---------- Study material

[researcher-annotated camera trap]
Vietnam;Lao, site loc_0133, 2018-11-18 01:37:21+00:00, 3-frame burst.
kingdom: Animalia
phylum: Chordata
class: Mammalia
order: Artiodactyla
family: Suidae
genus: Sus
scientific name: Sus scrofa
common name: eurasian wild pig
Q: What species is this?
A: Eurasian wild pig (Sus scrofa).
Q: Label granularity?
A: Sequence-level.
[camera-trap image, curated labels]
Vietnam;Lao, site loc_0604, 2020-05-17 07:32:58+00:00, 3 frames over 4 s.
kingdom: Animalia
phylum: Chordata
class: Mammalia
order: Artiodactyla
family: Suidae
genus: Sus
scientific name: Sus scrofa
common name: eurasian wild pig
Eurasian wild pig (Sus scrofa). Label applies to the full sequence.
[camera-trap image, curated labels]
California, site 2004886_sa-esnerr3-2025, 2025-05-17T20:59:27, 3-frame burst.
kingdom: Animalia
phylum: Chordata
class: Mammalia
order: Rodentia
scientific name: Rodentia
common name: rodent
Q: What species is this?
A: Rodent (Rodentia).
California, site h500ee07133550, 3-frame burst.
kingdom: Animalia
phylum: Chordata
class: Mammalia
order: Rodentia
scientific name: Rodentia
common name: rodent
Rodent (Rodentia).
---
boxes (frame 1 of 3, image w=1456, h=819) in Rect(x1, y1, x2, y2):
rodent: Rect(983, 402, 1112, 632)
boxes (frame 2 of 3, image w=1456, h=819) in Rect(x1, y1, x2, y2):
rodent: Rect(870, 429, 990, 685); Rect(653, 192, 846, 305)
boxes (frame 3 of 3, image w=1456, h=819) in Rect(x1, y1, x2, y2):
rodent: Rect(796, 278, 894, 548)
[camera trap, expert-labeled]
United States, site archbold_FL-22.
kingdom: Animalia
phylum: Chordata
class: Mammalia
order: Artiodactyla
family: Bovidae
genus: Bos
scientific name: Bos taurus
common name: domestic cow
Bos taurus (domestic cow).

--------------------

_Instructions to follow_:
Where a line above holds the word "camera", copy it.

_Your response_:
[researcher-annotated camera trap]
[camera-trap image, curated labels]
[camera-trap image, curated labels]
[camera trap, expert-labeled]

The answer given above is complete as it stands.